Suherman, C.DAI., M.A., M.Pd

Riwayat Pendidikan : S.1 Fakultas Dirosat Islamiyyah UIN Syarief Hidayatullah Jakarta S.2 Dirosat Islamiyyah SPS UIN Syarief Hidayatullah Jakarta S.2 Pendidi...

Selengkapnya
Navigasi Web
Bolehkah Zakat Fitrah Pakai Uang ?
hal ini kita bisa mengacu kepada apa yang ditetapkan oleh Darul Ifta` Mesir, dimana yang dijadikan patokan dalam menentukan nominal uangnya tetap kadar zakat fitrah menurut mazhab Syafi’iyyah yaitu bahan makanan yang dominan di sebuah negeri

Bolehkah Zakat Fitrah Pakai Uang ?

Ini masalah klasik yang selalu baru (قديم متجدد). Di setiap Ramadan, terutama di paruh terakhir, masalah ini akan selalu diangkat, dan perdebatan ‘lama’ pun akan kembali muncul. Maka, ketika menulis tentang ini, sebenarnya saya tidak menyampaikan sesuatu yang baru. Namun, karena tidak semua orang yang bisa merujuk kepada sumber-sumber mu’tamad, boleh jadi ada beberapa hal baru yang akan didapatkannya dari tulisan ini.

□ □ □ □

*INSTRUKSI 1*
Salin ulang persis baris-baris data, mulai dari baris yang memuat "From one to the other, how" hingga baris terakhir data. Jangan sertakan gambar dalam jawaban Anda.

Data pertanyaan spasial

□ □ □ □

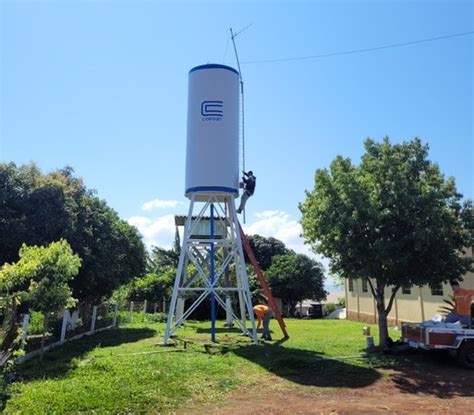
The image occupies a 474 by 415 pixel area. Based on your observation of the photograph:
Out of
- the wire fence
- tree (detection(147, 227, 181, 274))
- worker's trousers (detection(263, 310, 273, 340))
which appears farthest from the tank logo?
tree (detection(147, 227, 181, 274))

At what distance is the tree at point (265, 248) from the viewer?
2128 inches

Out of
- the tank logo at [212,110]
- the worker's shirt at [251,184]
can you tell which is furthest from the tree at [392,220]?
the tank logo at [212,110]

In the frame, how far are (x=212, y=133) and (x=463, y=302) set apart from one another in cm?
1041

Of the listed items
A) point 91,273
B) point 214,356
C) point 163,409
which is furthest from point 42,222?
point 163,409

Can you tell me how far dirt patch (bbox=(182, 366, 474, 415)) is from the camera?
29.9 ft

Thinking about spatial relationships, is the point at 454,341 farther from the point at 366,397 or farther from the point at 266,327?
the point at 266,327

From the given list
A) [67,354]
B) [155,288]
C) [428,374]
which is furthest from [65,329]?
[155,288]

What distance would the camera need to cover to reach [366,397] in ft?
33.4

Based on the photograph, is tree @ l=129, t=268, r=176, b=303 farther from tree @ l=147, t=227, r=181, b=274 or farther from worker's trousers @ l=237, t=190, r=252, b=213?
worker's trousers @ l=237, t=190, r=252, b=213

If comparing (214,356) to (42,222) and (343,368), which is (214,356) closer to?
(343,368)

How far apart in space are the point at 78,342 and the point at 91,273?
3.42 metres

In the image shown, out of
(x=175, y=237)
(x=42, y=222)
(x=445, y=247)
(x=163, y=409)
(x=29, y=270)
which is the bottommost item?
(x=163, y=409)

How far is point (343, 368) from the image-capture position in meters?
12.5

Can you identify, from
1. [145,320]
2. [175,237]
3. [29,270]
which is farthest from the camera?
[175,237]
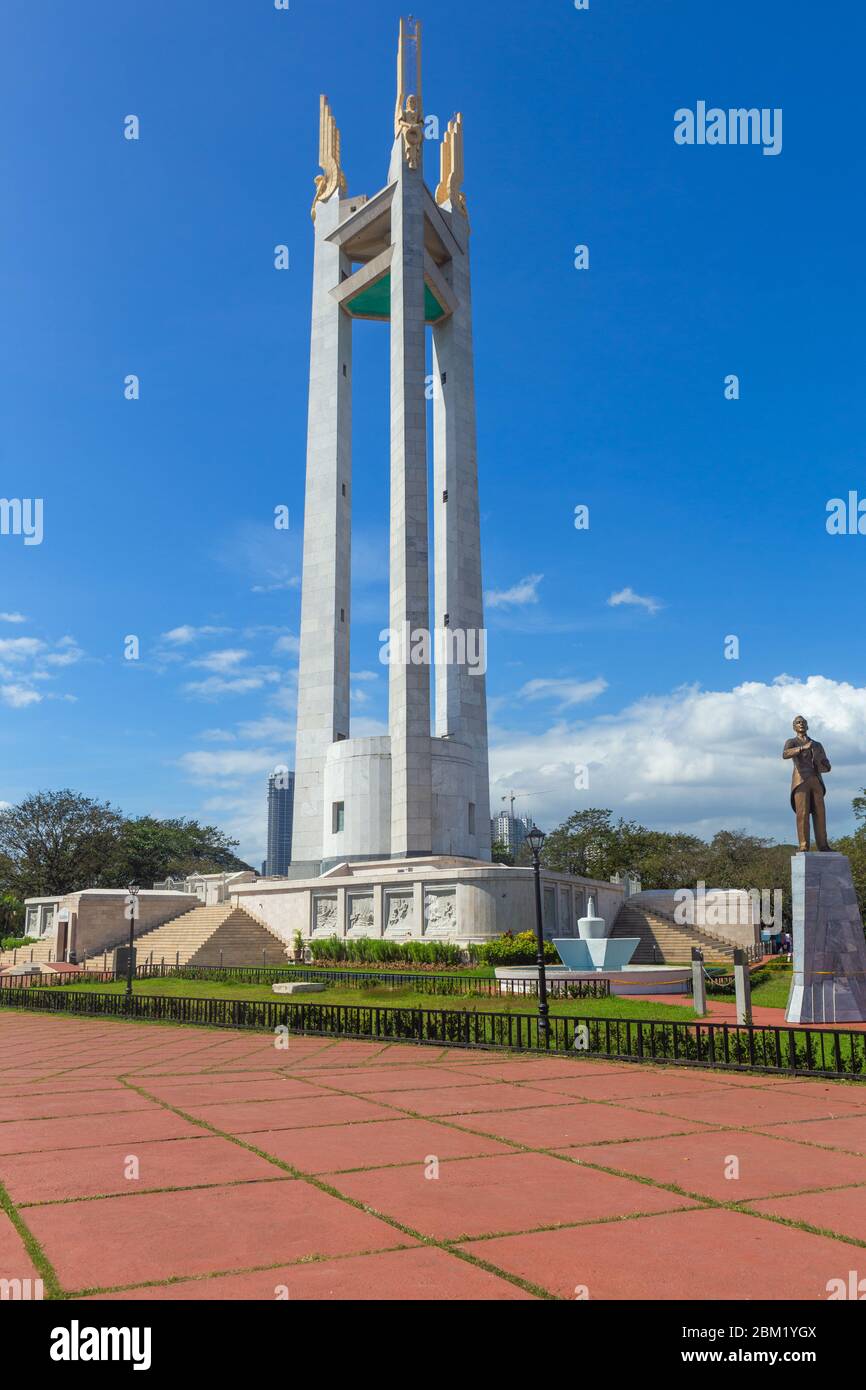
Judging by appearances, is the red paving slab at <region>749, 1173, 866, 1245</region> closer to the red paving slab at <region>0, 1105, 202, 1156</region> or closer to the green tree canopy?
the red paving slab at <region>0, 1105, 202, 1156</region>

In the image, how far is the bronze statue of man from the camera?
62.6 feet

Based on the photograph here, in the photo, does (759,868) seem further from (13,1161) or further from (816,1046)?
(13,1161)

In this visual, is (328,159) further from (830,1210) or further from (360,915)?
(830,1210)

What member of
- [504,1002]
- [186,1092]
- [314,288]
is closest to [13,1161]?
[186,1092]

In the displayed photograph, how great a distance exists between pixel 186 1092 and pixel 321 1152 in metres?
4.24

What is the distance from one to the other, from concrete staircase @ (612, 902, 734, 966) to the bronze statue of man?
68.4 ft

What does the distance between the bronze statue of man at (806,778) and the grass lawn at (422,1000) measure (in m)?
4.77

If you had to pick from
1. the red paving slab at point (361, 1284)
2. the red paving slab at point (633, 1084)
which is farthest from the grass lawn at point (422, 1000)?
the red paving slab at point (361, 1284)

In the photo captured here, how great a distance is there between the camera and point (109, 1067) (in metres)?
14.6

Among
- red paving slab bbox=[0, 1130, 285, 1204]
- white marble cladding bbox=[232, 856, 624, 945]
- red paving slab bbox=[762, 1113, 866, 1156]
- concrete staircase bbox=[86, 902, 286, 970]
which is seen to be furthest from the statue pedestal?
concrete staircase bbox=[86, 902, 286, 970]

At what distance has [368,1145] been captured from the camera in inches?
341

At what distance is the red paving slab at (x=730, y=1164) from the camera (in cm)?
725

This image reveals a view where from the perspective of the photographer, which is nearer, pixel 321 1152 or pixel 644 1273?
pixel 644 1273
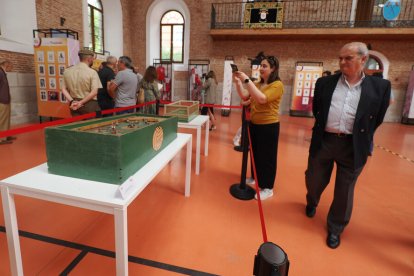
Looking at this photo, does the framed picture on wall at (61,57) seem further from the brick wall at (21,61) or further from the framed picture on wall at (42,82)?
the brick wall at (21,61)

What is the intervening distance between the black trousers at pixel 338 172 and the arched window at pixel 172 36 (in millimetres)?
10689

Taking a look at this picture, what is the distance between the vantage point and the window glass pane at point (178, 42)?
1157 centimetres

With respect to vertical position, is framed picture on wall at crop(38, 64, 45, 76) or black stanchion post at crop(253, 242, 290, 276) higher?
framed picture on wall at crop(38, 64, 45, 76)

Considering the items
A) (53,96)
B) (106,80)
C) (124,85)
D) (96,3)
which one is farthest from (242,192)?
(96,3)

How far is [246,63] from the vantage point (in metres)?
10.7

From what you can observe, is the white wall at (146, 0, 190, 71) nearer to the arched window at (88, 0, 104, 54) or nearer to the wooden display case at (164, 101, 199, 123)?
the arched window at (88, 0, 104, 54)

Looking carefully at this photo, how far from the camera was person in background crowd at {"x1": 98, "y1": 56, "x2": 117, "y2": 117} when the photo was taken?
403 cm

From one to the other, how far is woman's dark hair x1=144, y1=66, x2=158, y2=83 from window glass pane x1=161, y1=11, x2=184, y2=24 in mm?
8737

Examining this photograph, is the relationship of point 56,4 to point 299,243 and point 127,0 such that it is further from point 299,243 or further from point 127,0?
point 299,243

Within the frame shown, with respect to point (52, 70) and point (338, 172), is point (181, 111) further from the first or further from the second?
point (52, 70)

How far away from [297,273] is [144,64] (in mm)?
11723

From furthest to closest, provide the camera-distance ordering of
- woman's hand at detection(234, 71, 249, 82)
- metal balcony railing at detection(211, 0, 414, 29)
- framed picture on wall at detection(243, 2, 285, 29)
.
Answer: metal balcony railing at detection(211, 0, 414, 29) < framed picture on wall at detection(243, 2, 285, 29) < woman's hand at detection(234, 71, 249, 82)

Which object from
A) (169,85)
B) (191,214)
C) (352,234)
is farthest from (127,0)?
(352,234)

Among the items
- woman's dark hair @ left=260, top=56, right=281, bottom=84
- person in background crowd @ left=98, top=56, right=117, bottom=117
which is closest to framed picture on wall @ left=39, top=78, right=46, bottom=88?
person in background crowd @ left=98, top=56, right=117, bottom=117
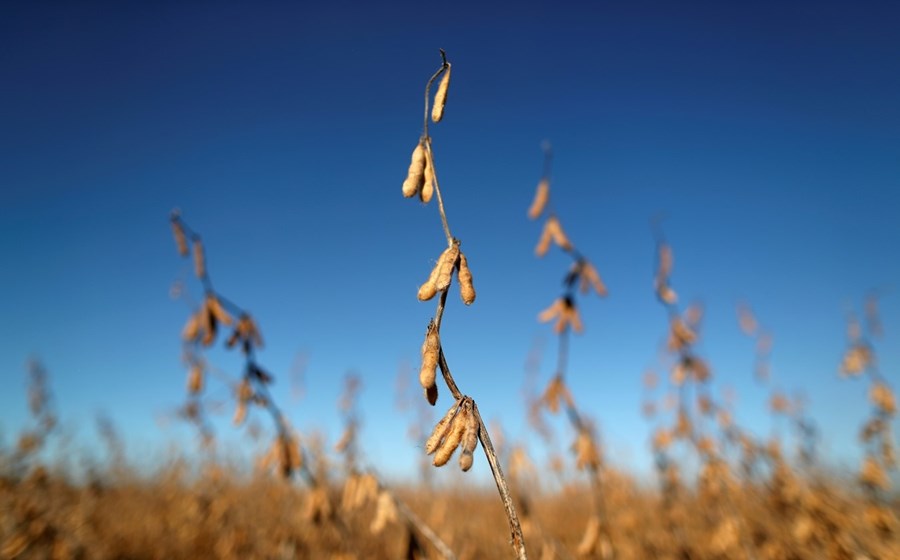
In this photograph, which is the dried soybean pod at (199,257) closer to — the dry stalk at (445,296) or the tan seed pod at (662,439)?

□ □ □ □

*INSTRUKSI 2*
Menurut kutipan tentang zakat fitrah, ketetapan lembaga apa yang bisa dijadikan acuan dalam membayar zakat fitrah dengan uang?

*JAWABAN LATIHAN 1*
From one to the other, how far is woman's dark hair x1=144, y1=66, x2=158, y2=83 from window glass pane x1=161, y1=11, x2=184, y2=24 in mm?
8737

Examining this photograph, is the relationship of point 56,4 to point 299,243 and point 127,0 such that it is further from point 299,243 or further from point 127,0?
point 299,243

Within the frame shown, with respect to point (52, 70) and point (338, 172), is point (181, 111) further from the first or further from the second?
point (52, 70)

How far away from [297,273] is [144,64] (in mm)?
11723

From furthest to closest, provide the camera-distance ordering of
- woman's hand at detection(234, 71, 249, 82)
- metal balcony railing at detection(211, 0, 414, 29)
- framed picture on wall at detection(243, 2, 285, 29)
.
Answer: metal balcony railing at detection(211, 0, 414, 29) < framed picture on wall at detection(243, 2, 285, 29) < woman's hand at detection(234, 71, 249, 82)

Which object from
A) (169,85)
B) (191,214)
C) (352,234)
is farthest from (127,0)?
(352,234)

Among the items
- woman's dark hair @ left=260, top=56, right=281, bottom=84
- person in background crowd @ left=98, top=56, right=117, bottom=117
which is closest to framed picture on wall @ left=39, top=78, right=46, bottom=88?
person in background crowd @ left=98, top=56, right=117, bottom=117
In this photograph, which is the dried soybean pod at (199,257) closer to — the dry stalk at (445,296) or the tan seed pod at (662,439)?

*JAWABAN LATIHAN 2*
Darul Ifta` Mesir.